According to the Saudi-owned pan-Arab news channel, Al Arabiya, there were protests by Iranian Arabs in the city of Ahvaz, capital of the Khuzestan province who were "demanding more rights and humanitarian benefits." Al Arabiya reports that when the protests began, the city was blockaded by Iranian security forces who "broke up demonstrations by force", and that "15 people from Ahwaz have been killed and dozens have been wounded."

Lebanon-based journalist Roula Hajjar wrote on the Los Angeles Times's blog that the protests on 15 April had also occurred in the cities Abadan, Khorramshahr, Mahshahr, and Shadegan. She noted that the events had "largely escaped international attention primarily due to the efforts of Iranian officials." She also stated that the state news agencies in Iran had reported the killing of at least three people, "including one officer" by "armed insurgents".

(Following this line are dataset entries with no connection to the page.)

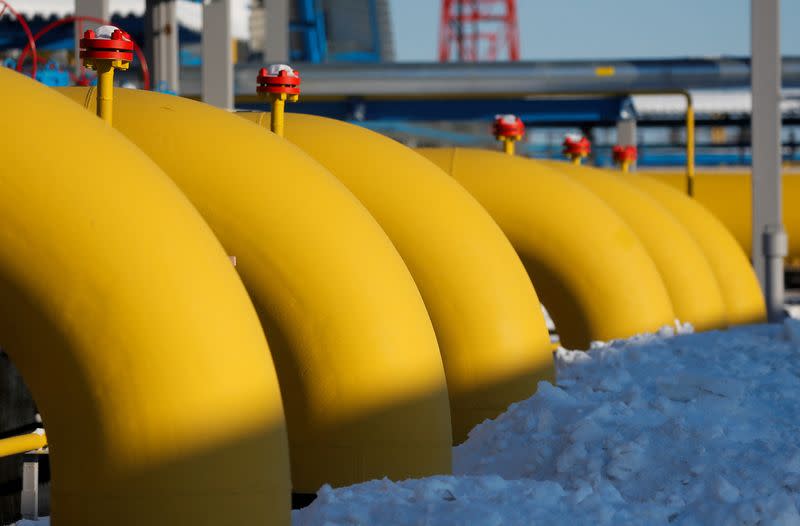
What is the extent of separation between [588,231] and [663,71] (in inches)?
545

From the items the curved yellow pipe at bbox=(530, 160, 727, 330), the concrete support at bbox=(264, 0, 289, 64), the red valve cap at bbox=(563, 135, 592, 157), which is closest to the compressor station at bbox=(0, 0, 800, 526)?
the curved yellow pipe at bbox=(530, 160, 727, 330)

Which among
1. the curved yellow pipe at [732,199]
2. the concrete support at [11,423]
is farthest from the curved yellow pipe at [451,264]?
the curved yellow pipe at [732,199]

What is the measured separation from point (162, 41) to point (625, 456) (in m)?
9.27

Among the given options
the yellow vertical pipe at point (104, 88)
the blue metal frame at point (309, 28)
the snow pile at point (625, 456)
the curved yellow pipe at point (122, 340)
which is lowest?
the snow pile at point (625, 456)

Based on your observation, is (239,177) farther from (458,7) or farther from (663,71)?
(458,7)

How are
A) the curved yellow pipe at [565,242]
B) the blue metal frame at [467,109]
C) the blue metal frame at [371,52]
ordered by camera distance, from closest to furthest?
the curved yellow pipe at [565,242] < the blue metal frame at [467,109] < the blue metal frame at [371,52]

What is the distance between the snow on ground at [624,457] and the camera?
4.02m

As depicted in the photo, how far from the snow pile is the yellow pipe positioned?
3.87 feet

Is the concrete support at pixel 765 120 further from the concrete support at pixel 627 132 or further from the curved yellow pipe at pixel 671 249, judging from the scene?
the concrete support at pixel 627 132

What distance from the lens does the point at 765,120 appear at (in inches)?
499

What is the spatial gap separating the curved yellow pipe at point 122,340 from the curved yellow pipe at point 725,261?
865 centimetres

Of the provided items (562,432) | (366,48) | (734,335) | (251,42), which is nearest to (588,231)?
(734,335)

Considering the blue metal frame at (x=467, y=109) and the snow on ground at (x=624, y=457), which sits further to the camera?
the blue metal frame at (x=467, y=109)

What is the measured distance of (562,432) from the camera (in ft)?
17.7
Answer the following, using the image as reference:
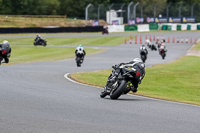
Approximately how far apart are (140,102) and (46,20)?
85131mm

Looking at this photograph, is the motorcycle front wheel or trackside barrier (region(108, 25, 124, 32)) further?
trackside barrier (region(108, 25, 124, 32))

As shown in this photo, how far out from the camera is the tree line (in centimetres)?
10775

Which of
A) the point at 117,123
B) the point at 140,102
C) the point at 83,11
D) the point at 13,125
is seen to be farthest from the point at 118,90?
the point at 83,11

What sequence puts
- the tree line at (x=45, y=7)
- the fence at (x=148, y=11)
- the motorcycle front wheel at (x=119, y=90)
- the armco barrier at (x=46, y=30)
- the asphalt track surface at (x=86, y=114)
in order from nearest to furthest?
the asphalt track surface at (x=86, y=114)
the motorcycle front wheel at (x=119, y=90)
the armco barrier at (x=46, y=30)
the fence at (x=148, y=11)
the tree line at (x=45, y=7)

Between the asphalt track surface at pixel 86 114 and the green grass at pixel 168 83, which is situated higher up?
the asphalt track surface at pixel 86 114

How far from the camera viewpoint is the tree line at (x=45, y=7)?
354 feet

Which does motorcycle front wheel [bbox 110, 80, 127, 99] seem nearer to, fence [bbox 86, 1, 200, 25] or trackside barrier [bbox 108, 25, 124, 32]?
trackside barrier [bbox 108, 25, 124, 32]

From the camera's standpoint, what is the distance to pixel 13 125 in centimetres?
901

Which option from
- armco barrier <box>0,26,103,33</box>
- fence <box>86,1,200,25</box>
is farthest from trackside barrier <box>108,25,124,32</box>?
fence <box>86,1,200,25</box>

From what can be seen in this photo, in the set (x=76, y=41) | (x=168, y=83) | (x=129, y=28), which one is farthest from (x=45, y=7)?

Human Rights Watch released a statement, saying that the Iranian government should allow international media into the area. Joe Stork, the Middle East director of HRW, stated, "Iran has made it impossible to confirm the scale of the deadly violence against protesters in Khuzestan province, making transparent and independent investigations into alleged killings and arrests there absolutely essential."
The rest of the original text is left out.